Petro and AMLO come from the Latin American populist tradition that conceives of the leader as a demiurge who creates and directs the crowd with the power of his word.

The difference is that the Colombian has a pragmatic firewall that allows him to establish alliances with his political adversaries, even with the extreme right, while the Mexican seeks confrontation with his opponents.

Their styles of government are very different.

The first seeks the pact within the institutions;

the second guarantees the stability of his government with direct subsidies.

Another notable difference is that Petro supports women and has a human rights defender at the helm of the defense portfolio, while AMLO is at odds with the feminist movement and has given the military an enormous role in public life. .

The differences are accentuated if these two presidents are compared with Pedro Castillo.

The Peruvian came to power backed by an extremist party, Peru Libre, created by a doctor who was trained in Cuba, and not only in his specialty, neurosurgery, but in contempt for democracy.

The panic generated by his triumph gradually abated as Peru sank into chaos and misrule and Castillo proved not to be a staunch communist, but a consummate incompetent.

His leftism was petrified in bombastic rhetoric and vernacular symbolism, soon fading amid corruption scandals involving his immediate family circle.

The Chilean Boric seems to be the closest politician to Petro;

Like him, he came to power supported by the social movements that participated in the social outbreak, and by a new non-coalitionist left that emphasized the identity agenda and the youth break with the past.

What is new about Boric, beyond his attempts to re-found Chile with a new Constitution, is that he defends an uncomfortable cause for the Latin American left.

While Petro or Lula prefer to tiptoe when talking about the human rights violations committed in Venezuela, Nicaragua and Cuba, Boric treads on calluses.

The Chilean president openly criticizes authoritarian excesses, and for this reason it is easier for him to end up sitting with Sabina drinking tequila than for Ortega, Maduro or Díaz-Canel to offer him the fraternal treatment of a comrade.

Albero Fernández comes from the more traditional wing of Peronism, but at his side, as an uncomfortable dance partner, he has Cristina Kirchner, an expert in the art of symbology and storytelling and representative of the sector most tilted to the left.

In the midst of this difficult coexistence -sometimes she seems to be in charge, sometimes he-, Kirchner faces a trial for corruption and Fernández the economic crisis.

All his government efforts seek to reverse the wave of Latin American dissatisfaction so that it does not also take them in the next elections.

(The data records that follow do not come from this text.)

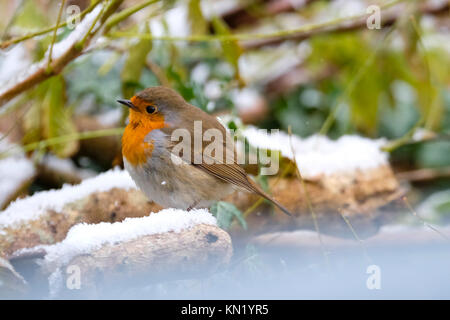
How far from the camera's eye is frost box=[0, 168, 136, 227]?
3.29 feet

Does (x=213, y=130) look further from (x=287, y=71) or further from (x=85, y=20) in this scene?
(x=287, y=71)

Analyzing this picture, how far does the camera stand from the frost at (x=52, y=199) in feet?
3.29

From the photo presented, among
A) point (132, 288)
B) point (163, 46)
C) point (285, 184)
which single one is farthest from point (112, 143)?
point (132, 288)

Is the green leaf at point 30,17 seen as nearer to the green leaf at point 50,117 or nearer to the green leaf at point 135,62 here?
the green leaf at point 50,117

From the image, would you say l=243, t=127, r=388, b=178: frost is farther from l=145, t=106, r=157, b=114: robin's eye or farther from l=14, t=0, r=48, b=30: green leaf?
l=14, t=0, r=48, b=30: green leaf

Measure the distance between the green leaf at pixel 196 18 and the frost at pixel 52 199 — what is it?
533 millimetres

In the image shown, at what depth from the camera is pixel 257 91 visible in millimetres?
2867

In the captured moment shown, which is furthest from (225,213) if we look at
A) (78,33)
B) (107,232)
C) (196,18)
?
(196,18)

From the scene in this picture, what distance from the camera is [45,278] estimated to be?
784 mm

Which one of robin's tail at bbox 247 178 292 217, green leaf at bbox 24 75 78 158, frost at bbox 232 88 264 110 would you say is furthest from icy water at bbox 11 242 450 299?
frost at bbox 232 88 264 110

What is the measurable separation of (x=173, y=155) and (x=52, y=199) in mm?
249

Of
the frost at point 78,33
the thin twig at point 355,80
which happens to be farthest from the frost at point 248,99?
the frost at point 78,33

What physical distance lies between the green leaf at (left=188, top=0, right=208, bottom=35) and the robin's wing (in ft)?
1.42
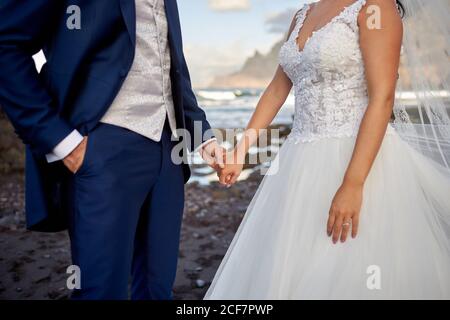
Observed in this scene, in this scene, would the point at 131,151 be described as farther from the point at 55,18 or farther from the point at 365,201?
the point at 365,201

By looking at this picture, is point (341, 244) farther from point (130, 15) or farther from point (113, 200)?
point (130, 15)

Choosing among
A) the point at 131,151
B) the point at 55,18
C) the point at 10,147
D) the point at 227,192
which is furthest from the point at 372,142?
the point at 10,147

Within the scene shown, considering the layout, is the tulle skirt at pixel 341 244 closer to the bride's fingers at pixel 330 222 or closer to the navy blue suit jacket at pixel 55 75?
the bride's fingers at pixel 330 222

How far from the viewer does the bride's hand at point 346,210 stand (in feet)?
5.89

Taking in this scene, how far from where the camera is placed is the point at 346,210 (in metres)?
1.79

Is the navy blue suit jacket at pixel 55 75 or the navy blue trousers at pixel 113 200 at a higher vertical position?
the navy blue suit jacket at pixel 55 75

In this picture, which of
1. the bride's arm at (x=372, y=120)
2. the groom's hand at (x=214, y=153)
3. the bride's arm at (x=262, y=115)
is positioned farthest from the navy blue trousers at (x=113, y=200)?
the bride's arm at (x=372, y=120)

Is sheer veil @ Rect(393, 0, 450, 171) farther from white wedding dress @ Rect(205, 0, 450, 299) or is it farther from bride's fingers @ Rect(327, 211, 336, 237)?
bride's fingers @ Rect(327, 211, 336, 237)

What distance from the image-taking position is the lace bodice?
1.97 meters

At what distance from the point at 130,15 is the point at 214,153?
3.23ft

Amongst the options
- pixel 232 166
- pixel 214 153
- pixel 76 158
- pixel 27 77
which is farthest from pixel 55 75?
pixel 232 166

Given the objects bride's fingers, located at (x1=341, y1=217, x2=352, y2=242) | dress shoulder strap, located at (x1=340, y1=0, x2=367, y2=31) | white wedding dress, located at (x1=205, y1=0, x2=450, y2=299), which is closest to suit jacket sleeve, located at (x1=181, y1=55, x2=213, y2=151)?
white wedding dress, located at (x1=205, y1=0, x2=450, y2=299)

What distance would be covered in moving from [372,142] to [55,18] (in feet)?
4.81

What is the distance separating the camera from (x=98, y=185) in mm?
1763
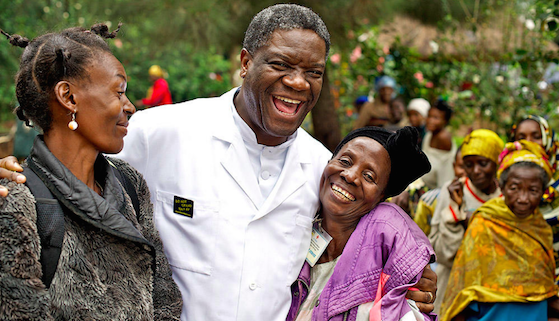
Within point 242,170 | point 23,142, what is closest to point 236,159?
point 242,170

The internal conflict, plus the nationalism that Peronism expires, isolates Argentina from the other Latin American governments.

And the same can be said of Bolivia and its president, Luis Arce.

His militant indigenism, sprinkled with anti-capitalist and anti-imperialist slogans, lost its seductive effect when it became the stone that Boric stumbled upon.

Since then, the paths that could ideologically unite Chile and Bolivia have moved away, and it is unlikely that any other Latin American government will again feel enthusiastic about the Bolivian multinational model.

As can be seen, the arc of the Latin American left is much broader than it seems.

Its representatives do not share the same objective or project and the internal problems they face are so diverse and particular that they end up drawing them in.

So what do they have in common?

Basically, that they all declare themselves enemies of neoliberalism and are concerned about economic inequalities.

Except for Boric, a more or less strong nationalism is intuited in them, and except for AMLO, in all of them there is an interest in social movements and identity politics.

That would also be a good question for Sabina, why is the left ceasing to be libertarian and hedonistic, as it was during the second half of the 20th century, and now, focused on inclusion and equity, rejects the old rockers who challenged authoritarianism and expanded the margins of freedom?

The answer, if any, would explain one of the most notable ideological shifts of our time, and not only in Latin America, but in the entire West.